Task to complete - Output the line containing "How far from the camera" and all subsequent lines of the listing below, copied exactly, with no other lines.

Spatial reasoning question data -
_____

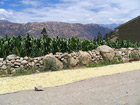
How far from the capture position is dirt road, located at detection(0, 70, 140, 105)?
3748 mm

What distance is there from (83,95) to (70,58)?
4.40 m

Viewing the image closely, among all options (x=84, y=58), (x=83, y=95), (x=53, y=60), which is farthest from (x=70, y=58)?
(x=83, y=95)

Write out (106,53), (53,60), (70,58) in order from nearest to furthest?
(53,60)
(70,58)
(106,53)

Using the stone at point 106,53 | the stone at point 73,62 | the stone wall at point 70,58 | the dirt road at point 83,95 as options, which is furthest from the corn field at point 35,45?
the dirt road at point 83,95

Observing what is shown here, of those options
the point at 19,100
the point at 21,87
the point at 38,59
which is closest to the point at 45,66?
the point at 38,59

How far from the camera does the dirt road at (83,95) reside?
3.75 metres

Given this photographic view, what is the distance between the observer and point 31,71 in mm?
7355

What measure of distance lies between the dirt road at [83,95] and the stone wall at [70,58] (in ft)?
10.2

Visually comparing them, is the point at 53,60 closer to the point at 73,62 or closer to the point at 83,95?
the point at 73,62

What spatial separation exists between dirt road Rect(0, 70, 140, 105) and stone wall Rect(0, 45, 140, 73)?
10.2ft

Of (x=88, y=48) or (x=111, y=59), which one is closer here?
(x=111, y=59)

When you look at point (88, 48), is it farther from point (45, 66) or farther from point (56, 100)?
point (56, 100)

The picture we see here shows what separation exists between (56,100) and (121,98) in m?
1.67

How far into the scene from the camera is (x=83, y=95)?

_____

Solved problem -
How far from the camera does the dirt road at (83,95) reside?
3.75 metres

Given this photographic view, what is the distance between the observer and point 31,71 in mm?
7355

What measure of distance lies between the dirt road at [83,95] and the stone wall at [70,58] (in ft)?
10.2

Visually comparing them, is the point at 53,60 closer to the point at 73,62 or closer to the point at 83,95?
the point at 73,62

What spatial separation exists between dirt road Rect(0, 70, 140, 105) and stone wall Rect(0, 45, 140, 73)?
10.2ft

Of (x=88, y=48) or (x=111, y=59), which one is closer here?
(x=111, y=59)

When you look at point (88, 48), is it farther from point (45, 66) or farther from point (56, 100)?
point (56, 100)

The picture we see here shows what separation exists between (56,100) and (121,98) in m?
1.67

How far into the scene from the camera is (x=83, y=95)?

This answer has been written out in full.